━━━━━ Given records
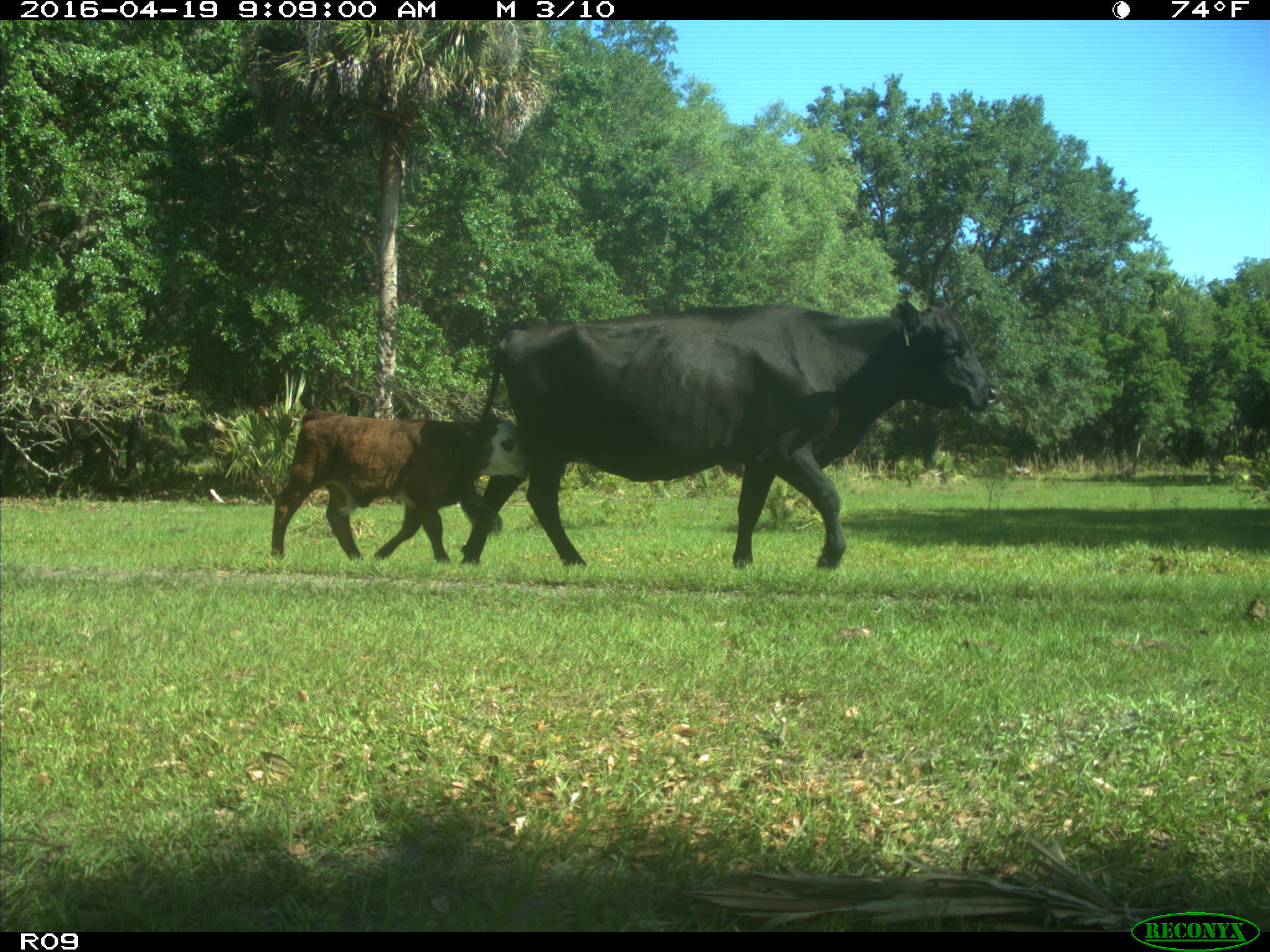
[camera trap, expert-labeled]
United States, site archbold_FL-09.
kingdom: Animalia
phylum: Chordata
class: Mammalia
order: Artiodactyla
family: Bovidae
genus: Bos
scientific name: Bos taurus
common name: domestic cow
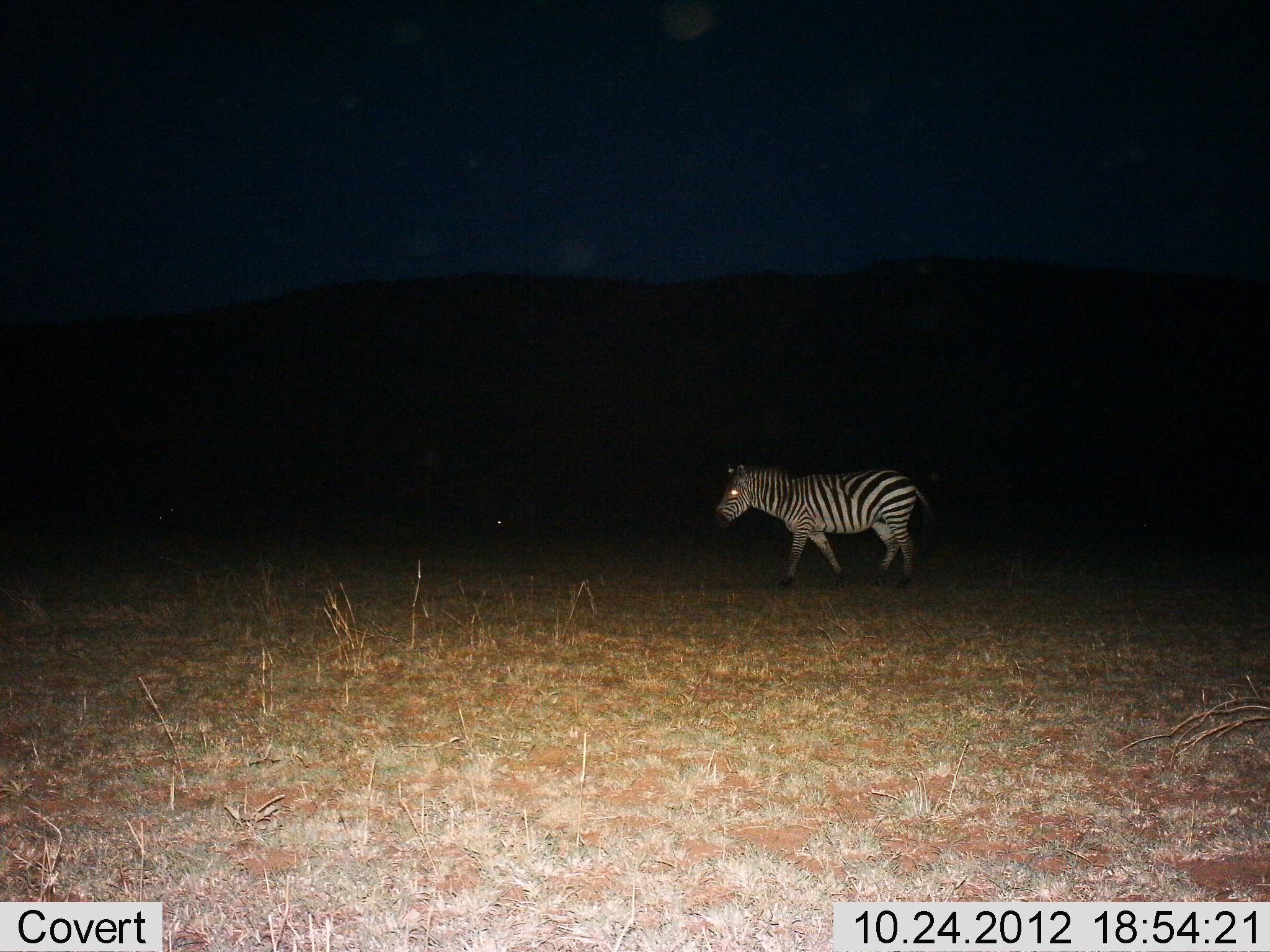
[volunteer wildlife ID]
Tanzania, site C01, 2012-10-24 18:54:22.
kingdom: Animalia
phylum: Chordata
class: Mammalia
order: Perissodactyla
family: Equidae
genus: Equus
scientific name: Equus quagga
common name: plains zebra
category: zebra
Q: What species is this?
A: Zebra (plains zebra) (Equus quagga).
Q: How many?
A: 1.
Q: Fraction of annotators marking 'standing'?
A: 10%.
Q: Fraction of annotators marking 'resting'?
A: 0%.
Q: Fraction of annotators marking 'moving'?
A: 90%.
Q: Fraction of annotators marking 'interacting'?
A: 0%.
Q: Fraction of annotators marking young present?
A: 0%.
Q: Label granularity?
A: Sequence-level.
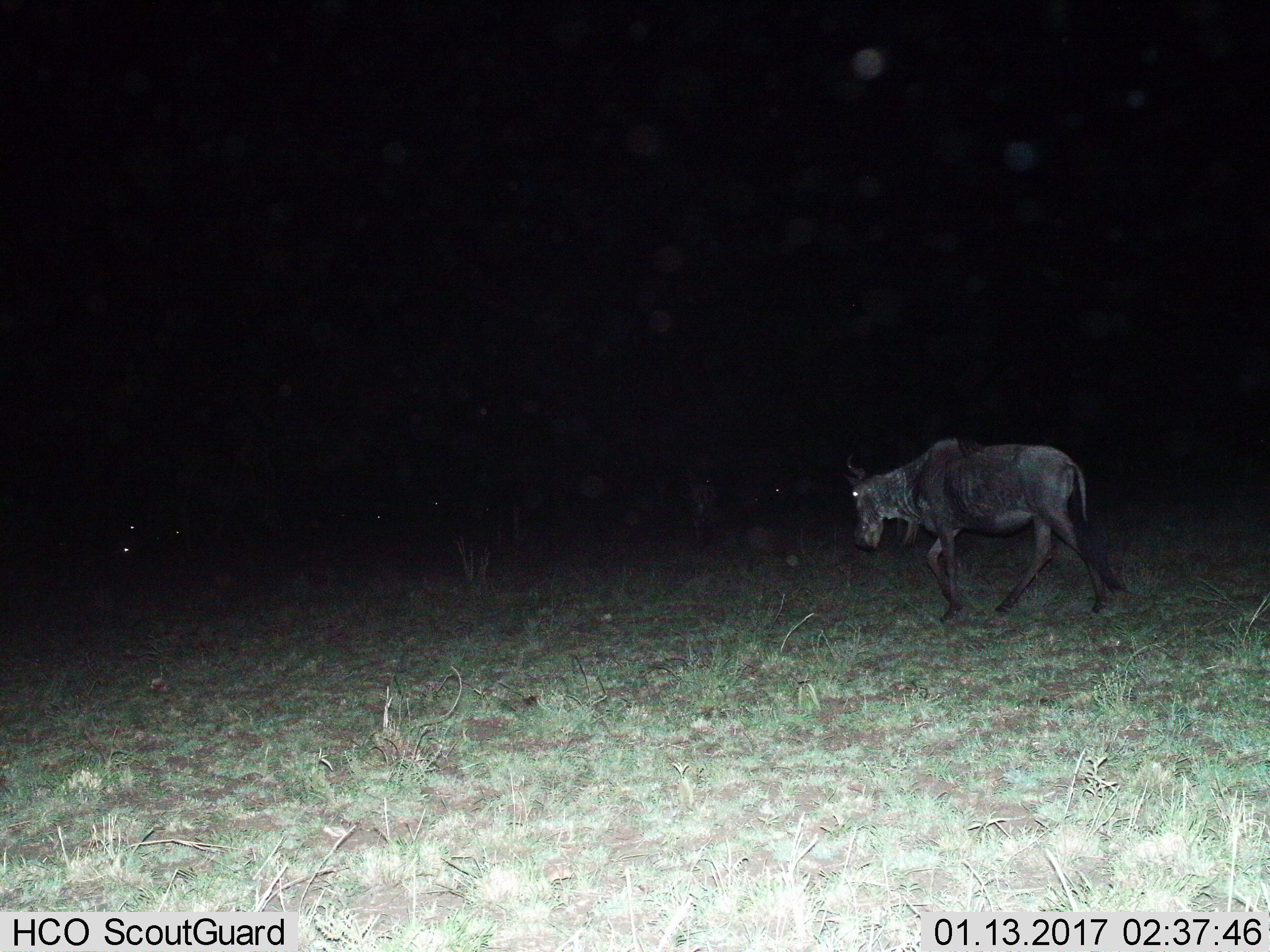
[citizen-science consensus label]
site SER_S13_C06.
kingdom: Animalia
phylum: Chordata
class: Mammalia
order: Artiodactyla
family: Bovidae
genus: Connochaetes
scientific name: Connochaetes taurinus taurinus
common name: blue wildebeest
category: wildebeestblue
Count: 1.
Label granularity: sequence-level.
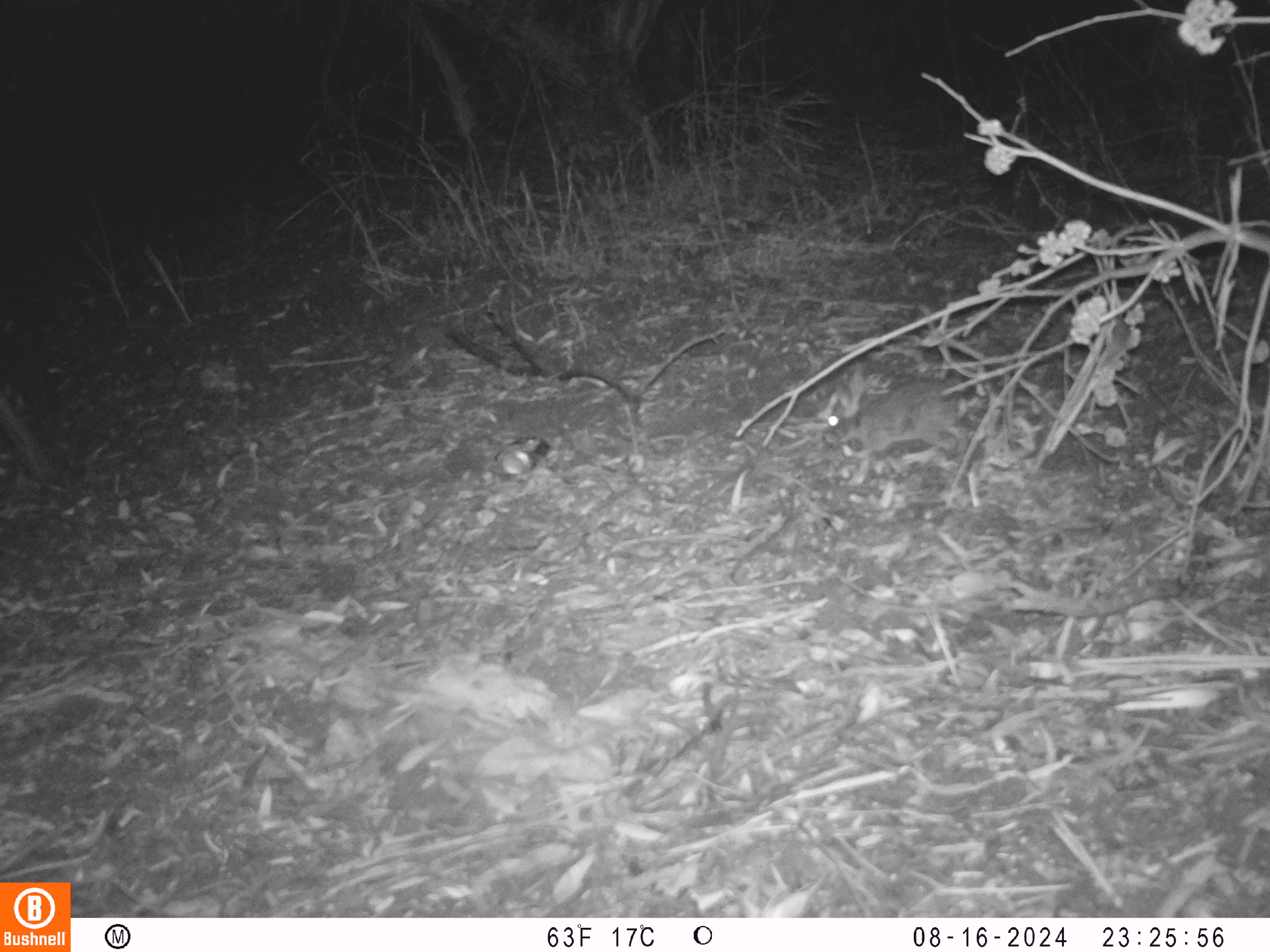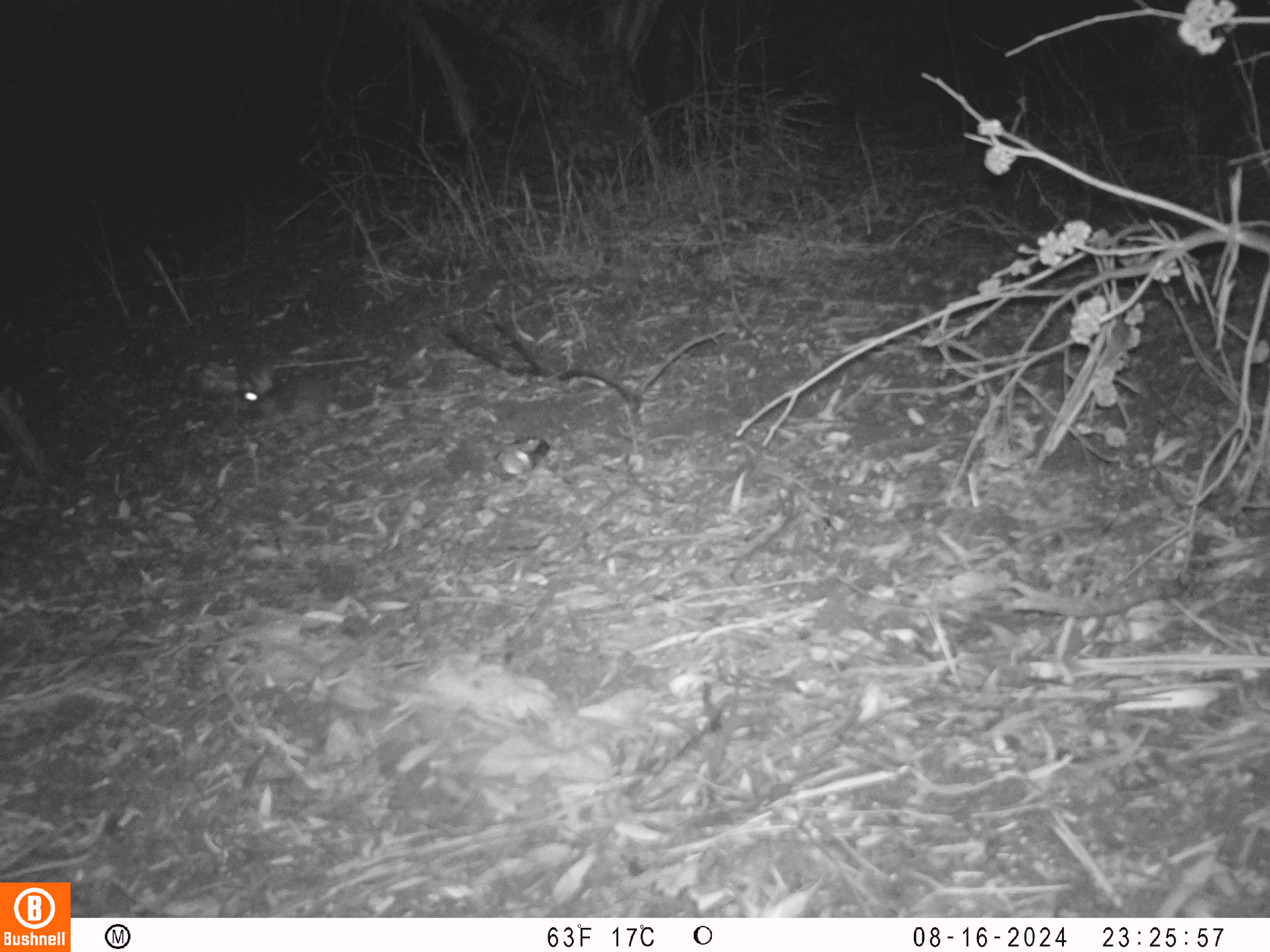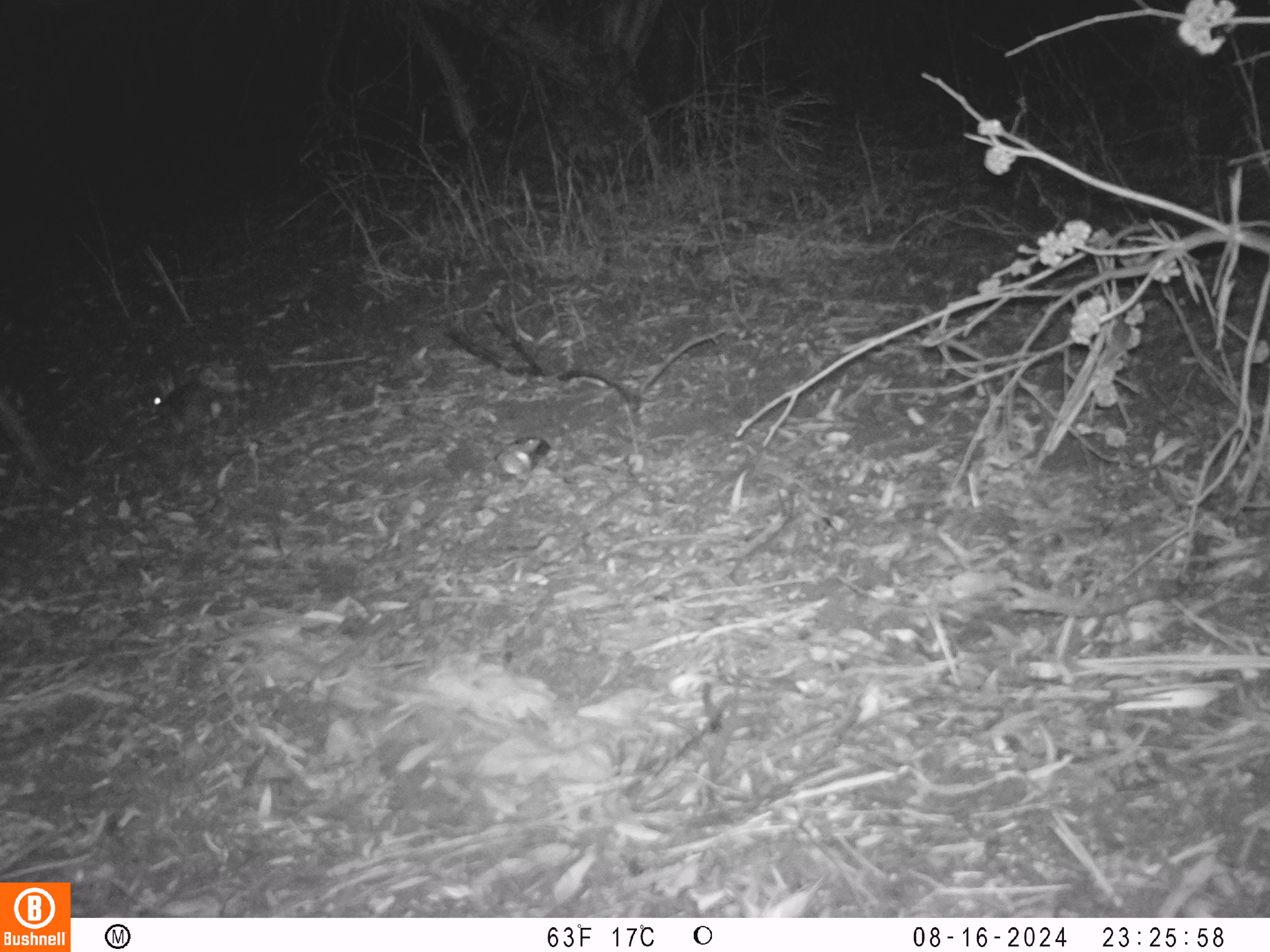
━━━━━━━━━━
▶ **What to produce**
What is needed is an exact restatement of every line from the one containing "genus: Connochaetes" through the last line of the records, pictures left out.

▶ **Exercise answer**
genus: Connochaetes
scientific name: Connochaetes taurinus taurinus
common name: blue wildebeest
category: wildebeestblue
Count: 1.
Label granularity: sequence-level.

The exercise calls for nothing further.